Thank You, Lord, for fulfilling Your promise to fight for me while I am forced to be still.



[i] https://cpl.org/services/travel/passports/

Monday, October 26, 2020

Start at 85

 


[i]

Joshua 14:10-11 

Good News Translation (GNT)

Look at me! I am eighty-five years old and am just as strong today as I was when Moses sent me out. I am still strong enough for war or for anything else.

 Caleb came to Joshua and asked for the city of Hebron as a heritage. The Anakim lived in the city. Joshua asked for the city with full knowledge that he would have to drive out these giants in order to take possession. He was eager to get on with his task, wielding a mighty faith that God would do the dirty work for him.

 This text hit home when I read it. Here I am not yet 85. God has saved me from a killer disease and given me strength to keep the cancer at bay. He must have some Anakim for me to drive out.

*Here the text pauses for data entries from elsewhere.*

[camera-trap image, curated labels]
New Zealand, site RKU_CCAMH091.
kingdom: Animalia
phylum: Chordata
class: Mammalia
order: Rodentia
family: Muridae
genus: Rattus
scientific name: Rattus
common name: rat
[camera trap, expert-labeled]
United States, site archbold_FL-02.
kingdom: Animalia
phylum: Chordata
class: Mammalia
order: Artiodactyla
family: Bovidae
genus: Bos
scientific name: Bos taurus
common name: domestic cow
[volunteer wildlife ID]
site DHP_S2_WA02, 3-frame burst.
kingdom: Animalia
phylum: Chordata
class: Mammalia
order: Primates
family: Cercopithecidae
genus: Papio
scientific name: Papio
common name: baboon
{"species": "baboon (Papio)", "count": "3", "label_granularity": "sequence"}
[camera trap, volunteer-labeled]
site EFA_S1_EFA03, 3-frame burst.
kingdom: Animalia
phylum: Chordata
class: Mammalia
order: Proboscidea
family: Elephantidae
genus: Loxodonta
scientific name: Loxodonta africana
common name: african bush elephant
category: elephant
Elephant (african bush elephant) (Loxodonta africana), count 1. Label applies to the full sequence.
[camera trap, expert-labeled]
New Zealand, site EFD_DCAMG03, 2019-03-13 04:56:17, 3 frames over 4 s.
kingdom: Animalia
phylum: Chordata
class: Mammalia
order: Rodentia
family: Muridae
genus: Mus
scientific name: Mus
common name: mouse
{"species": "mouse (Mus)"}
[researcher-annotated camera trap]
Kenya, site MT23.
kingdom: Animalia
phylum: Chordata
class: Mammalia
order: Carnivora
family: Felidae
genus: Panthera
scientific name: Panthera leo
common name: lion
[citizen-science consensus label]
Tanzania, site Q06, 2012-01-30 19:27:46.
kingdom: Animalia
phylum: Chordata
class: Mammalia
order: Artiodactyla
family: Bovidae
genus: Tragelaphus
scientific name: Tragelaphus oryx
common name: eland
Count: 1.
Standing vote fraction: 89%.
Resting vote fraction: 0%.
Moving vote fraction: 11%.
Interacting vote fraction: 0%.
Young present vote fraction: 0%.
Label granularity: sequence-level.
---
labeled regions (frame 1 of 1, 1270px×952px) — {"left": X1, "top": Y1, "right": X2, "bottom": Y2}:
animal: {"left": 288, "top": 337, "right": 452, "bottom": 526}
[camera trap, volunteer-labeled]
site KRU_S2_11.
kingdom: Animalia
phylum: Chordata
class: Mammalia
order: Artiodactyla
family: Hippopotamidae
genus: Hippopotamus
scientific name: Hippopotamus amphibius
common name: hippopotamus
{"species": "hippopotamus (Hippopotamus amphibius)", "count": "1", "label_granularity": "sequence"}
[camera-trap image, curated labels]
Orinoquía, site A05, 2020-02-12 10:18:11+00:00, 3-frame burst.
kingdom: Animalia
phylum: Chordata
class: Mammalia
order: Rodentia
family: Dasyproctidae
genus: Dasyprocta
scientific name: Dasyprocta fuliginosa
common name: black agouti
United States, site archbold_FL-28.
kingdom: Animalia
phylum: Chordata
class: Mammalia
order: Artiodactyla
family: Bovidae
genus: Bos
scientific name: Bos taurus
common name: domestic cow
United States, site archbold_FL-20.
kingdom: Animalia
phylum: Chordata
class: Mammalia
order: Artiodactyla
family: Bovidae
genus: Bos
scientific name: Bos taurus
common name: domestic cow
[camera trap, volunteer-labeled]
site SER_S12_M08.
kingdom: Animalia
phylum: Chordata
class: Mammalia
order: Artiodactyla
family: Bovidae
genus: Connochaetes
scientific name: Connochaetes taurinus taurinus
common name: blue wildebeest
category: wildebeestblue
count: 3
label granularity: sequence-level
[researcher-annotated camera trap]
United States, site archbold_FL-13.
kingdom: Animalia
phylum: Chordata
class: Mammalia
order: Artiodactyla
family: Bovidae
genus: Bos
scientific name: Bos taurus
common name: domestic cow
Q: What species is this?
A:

 I thought of my blog site, Experiencing a Bible Verse, and realized that I have let it languish this year. I have only posted one item each in April, May, and June—and none in July, August, or September. Was it the Covid pandemic that depressed me? Has my faith languished, too? Has God deserted me? Is this one of the Anakim? Probably it is none of the above; I have simply allowed everyday things, even serious things, to dominate my time. My thoughts and energies have been captured by these simplistic things.

 Now doctor visits, Zoom meetings, swimming pool repainting, laundry, and cooking, rattlesnakes, memoir writing, and plumbing problems will all have to crowd together and make more room for meditating.

 Lord, help me prioritize what I do in my life.